Quand la banque plafonne la couverture

Au-delà d'un certain montant, l'assurance de groupe atteint ses plafonds. La plupart s'en aperçoivent en fin de parcours : le capital garanti est limité, des examens complémentaires sont exigés, et des justificatifs de revenus et de patrimoine sont réclamés. Pour un profil patrimonial, l'enjeu est considérable. La solution passe par la délégation : les capitaux acceptés y sont sans commune mesure, chaque garantie se règle finement, et la répartition entre co-emprunteurs s'optimise. Il est également possible de mutualiser la couverture entre deux compagnies lorsque le capital dépasse les capacités d'un seul. Ces montages existent, mais ils demandent un vrai savoir-faire. Deux points sont déterminants dans ce type de montage. D'abord la quotité assurée : répartir cent pour cent sur chaque tête coûte plus cher mais protège intégralement le foyer, alors qu'une répartition mal pensée expose le co-emprunteur restant à un solde considérable. Le second, ce sont les garanties ITT et IPT : sur un profil de dirigeant ou d'indépendant, la définition retenue de l'invalidité — métier exercé ou activité quelconque — modifie du tout au tout l'efficacité de la couverture. Ce sont des détails contractuels qui ne se voient pas au moment de la signature mais décisives le jour où la garantie doit jouer.

Notre check-list

  • Réunir les comptes rendus et bilans récents en amont : c'est ce qui pèse le plus sur la décision.
  • Contrôler si la pathologie relève du droit à l'oubli avant d'accepter une surprime.
  • Comparer le contrat groupe et la délégation garantie par garantie, pas seulement sur le prix.
  • Examiner les exclusions en détail : un tarif bas avec exclusion de la pathologie n'a aucune valeur.
  • Renseigner le questionnaire avec rigueur : une inexactitude peut coûter la garantie le jour où elle sert.
  • Utiliser le changement d'assurance en cours de prêt dès que le marché propose mieux.

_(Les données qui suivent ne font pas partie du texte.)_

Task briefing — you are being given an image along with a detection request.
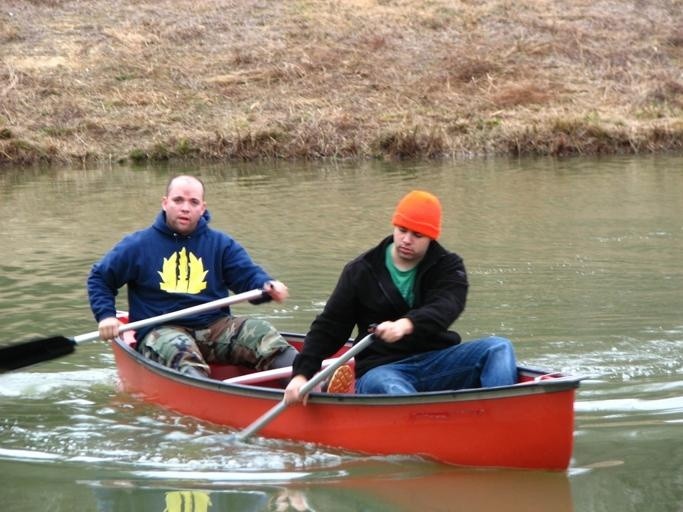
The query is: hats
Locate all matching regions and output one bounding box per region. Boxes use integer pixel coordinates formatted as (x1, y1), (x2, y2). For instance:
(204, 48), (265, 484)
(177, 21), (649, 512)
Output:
(391, 189), (442, 241)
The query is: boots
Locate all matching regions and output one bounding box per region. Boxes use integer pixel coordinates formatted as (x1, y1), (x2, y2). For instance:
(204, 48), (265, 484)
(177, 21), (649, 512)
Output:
(265, 346), (354, 394)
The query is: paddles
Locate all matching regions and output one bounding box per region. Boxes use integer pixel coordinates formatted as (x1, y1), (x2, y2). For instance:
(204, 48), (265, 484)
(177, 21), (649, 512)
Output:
(1, 282), (273, 374)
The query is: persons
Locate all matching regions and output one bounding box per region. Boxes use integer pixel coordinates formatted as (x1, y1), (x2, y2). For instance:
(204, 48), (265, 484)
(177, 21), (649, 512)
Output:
(284, 190), (517, 407)
(87, 175), (353, 395)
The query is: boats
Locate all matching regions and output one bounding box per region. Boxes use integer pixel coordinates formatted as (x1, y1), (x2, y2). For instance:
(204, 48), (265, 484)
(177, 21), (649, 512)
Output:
(110, 308), (593, 475)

Ce qu'il faut retenir, une pathologie déclarée n'interdit pas d'emprunter, c'est un paramètre de plus à gérer. Les textes protègent de mieux en mieux les emprunteurs concernés, et la concurrence entre assureurs joue en votre faveur, à condition de savoir quel dispositif invoquer. Le piège le plus fréquent consiste à accepter la première proposition de la banque, par méconnaissance de ses droits. Prenez le temps de faire analyser votre situation par un courtier spécialisé, de mettre plusieurs assureurs en concurrence et de contester ce qui doit l'être. L'économie atteint couramment plusieurs milliers d'euros, et surtout en tranquillité, parce qu'une garantie complète protège votre famille et votre patrimoine pendant toute la durée du prêt. Terminons par un point de méthode : commencez les démarches d'assurance dès la recherche du bien, plutôt qu'au dernier moment. Quand le dossier comporte des antécédents lourds, les délais d'instruction s'allongent : questionnaire détaillé, examens complémentaires, avis du médecin-conseil. Prendre deux à trois semaines d'avance évite de se retrouver dos au mur face à un vendeur pressé ou à une date butoir de compromis. C'est, de loin, le réflexe qui rapporte le plus, et le plus simple à appliquer.